For simplicity I used a static method approach and removed all error-checking. The first part of the demo code sets up the height and weight data to be clustered. Because there are only 20 tuples, I hardcoded the data and stored the data in memory in an array named rawData. Typically, your data will be stored in a text file or SQL table. In those cases you’ll have to write a helper function to load the data into memory. If your data source is too large to fit into machine memory, you’ll have to modify the demo code to iterate through an external data source rather than a data array.

After setting up the raw data, the demo program calls helper function ShowMatrix to display the data. Next, variables num­Attributes, numClusters, and maxCount are assigned values of 2 (height and weight), 3 and 30, respectively. Recall maxCount limits the number of iterations in the main algorithm processing loop. The k-means algorithm tends to converge quickly, but you might have to experiment a bit with the value of maxCount.

All the clustering work is performed by method Cluster. The method returns an int array that defines how each tuple is assigned to one cluster. After finishing, the demo program displays the encoded clustering and also displays the raw data, grouped according to cluster.

The demo program concludes by analyzing the clustered data for outlier, possibly abnormal, tuples using method Outliers. That method accepts a cluster ID and returns the values of the data tuple that’s the farthest (as measured by Euclidean distance) from the cluster centroid (most representative tuple). In this case, for cluster 0, the heavy person cluster, the outlier tuple is (67.0, 240.0), the heaviest person.

Computing Cluster Centroids

Recall that a cluster centroid is a tuple that is most representative of the tuples assigned to a cluster, and that one way to determine a cluster centroid is to compute a math average tuple and then find the one tuple that’s closest to the average tuple.
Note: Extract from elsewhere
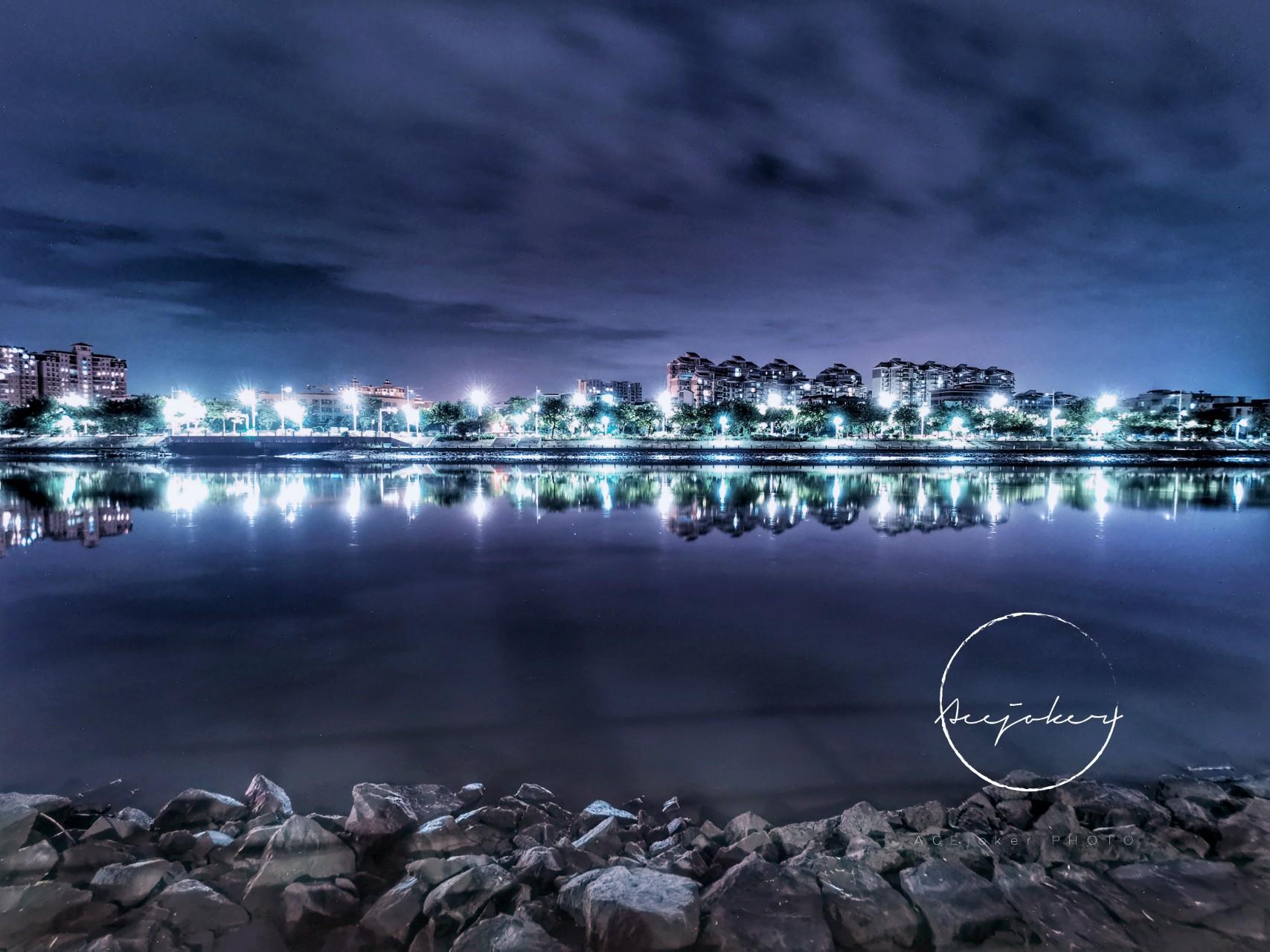 夜阑冰河.jpg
Helper method UpdateMeans computes the math average tuple for each cluster and is listed in Figure 4.  

Figure 4 Method UpdateMeans

static void UpdateMeans(double[][] rawData, int[] clustering,
  double[][] means)
{
  int numClusters = means.Length;
  for (int k = 0; k < means.Length; ++k)
    for (int j = 0; j < means[k].Length; ++j)
      means[k][j] = 0.0;
  int[] clusterCounts = new int[numClusters];
  for (int i = 0; i < rawData.Length; ++i)
  {
    int cluster = clustering[i];
    ++clusterCounts[cluster];
    for (int j = 0; j < rawData[i].Length; ++j)
      means[cluster][j] += rawData[i][j];
  }
  for (int k = 0; k < means.Length; ++k)
    for (int j = 0; j < means[k].Length; ++j)
      means[k][j] /= clusterCounts[k]; // danger
  return;
}

Method UpdateMeans assumes that an array of arrays named means already exists, as opposed to creating the array and then returning it. Because array means is assumed to exist, you might want to make it a ref parameter. Array means is created using helper method Allocate:

static double[][] Allocate(int numClusters, int numAttributes)
{
  double[][] result = new double[numClusters][];
  for (int k = 0; k < numClusters; ++k)
    result[k] = new double[numAttributes];
  return result;
}

The first index in the means array represents a cluster ID and the second index indicates the attribute. For example, if means[0][1] = 150.33 then the average of the weight (1) values of the tuples in cluster 0 is 150.33.

Method UpdateMeans first zeros out the existing values in array means, then iterates through each data tuple and tallies the count of tuples in each cluster and accumulates the sums for each attribute, and then divides each accumulated sum by the appropriate cluster count. Notice that the method will throw an exception if any cluster count is 0, so you might want to add an error-check.

Method ComputeCentroid (listed in Figure 5) determines the centroid values—the values of the one tuple that’s closest to the average tuple values for a given cluster.

Figure 5 Method ComputeCentroid

static double[] ComputeCentroid(double[][] rawData, int[] clustering,
  int cluster, double[][] means)
{
  int numAttributes = means[0].Length;
  double[] centroid = new double[numAttributes];
  double minDist = double.MaxValue;
  for (int i = 0; i < rawData.Length; ++i) // walk thru each data tuple
  {
    int c = clustering[i]; 
    if (c != cluster) continue;
    double currDist = Distance(rawData[i], means[cluster]);
    if (currDist < minDist)
    {
      minDist = currDist;
      for (int j = 0; j < centroid.Length; ++j)
        centroid[j] = rawData[i][j];
    }
  }
  return centroid;
}

Method ComputeCentroid iterates through each tuple in the data set, skipping tuples that aren’t in the specified cluster. For each tuple in the specified cluster, the Euclidean distance between the tuple and the cluster mean is calculated using helper method Distance. The tuple values that are closest (having the smallest distance) to the mean values are stored and returned.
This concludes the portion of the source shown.